__Extracted entries__.
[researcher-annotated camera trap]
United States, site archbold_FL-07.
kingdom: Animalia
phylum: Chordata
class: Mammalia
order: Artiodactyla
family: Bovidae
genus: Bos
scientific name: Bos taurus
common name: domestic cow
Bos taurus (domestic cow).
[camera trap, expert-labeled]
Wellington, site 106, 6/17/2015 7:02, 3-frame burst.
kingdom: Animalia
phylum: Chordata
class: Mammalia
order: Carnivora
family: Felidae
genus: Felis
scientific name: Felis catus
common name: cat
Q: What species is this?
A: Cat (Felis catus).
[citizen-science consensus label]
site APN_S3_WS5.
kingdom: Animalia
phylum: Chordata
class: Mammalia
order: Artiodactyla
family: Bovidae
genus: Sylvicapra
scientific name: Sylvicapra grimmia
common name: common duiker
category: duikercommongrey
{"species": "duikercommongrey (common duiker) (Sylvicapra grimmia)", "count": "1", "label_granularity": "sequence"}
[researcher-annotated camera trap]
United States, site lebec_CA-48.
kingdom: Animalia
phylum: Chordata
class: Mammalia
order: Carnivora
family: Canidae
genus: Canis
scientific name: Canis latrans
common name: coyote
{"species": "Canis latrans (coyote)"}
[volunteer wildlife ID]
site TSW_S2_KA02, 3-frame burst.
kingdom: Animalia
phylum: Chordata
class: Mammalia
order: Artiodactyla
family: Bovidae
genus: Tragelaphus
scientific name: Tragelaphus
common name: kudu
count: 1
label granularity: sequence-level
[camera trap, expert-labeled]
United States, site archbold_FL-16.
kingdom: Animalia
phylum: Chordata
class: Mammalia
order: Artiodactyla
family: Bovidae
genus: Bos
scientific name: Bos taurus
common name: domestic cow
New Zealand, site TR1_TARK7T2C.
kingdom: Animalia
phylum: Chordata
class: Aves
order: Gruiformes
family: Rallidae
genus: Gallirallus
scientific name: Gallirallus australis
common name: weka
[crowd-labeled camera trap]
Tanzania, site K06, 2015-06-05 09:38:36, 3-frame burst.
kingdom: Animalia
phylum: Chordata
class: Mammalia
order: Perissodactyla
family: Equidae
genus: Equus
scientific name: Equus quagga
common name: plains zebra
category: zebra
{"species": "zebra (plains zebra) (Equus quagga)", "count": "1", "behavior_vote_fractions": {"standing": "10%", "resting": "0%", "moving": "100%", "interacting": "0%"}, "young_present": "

__Your assignment__. Whenever a line in the material above holds the string "species", copy that line in full.

__Solution for this exercise__.
Q: What species is this?
{"species": "duikercommongrey (common duiker) (Sylvicapra grimmia)", "count": "1", "label_granularity": "sequence"}
{"species": "Canis latrans (coyote)"}
{"species": "zebra (plains zebra) (Equus quagga)", "count": "1", "behavior_vote_fractions": {"standing": "10%", "resting": "0%", "moving": "100%", "interacting": "0%"}, "young_present": "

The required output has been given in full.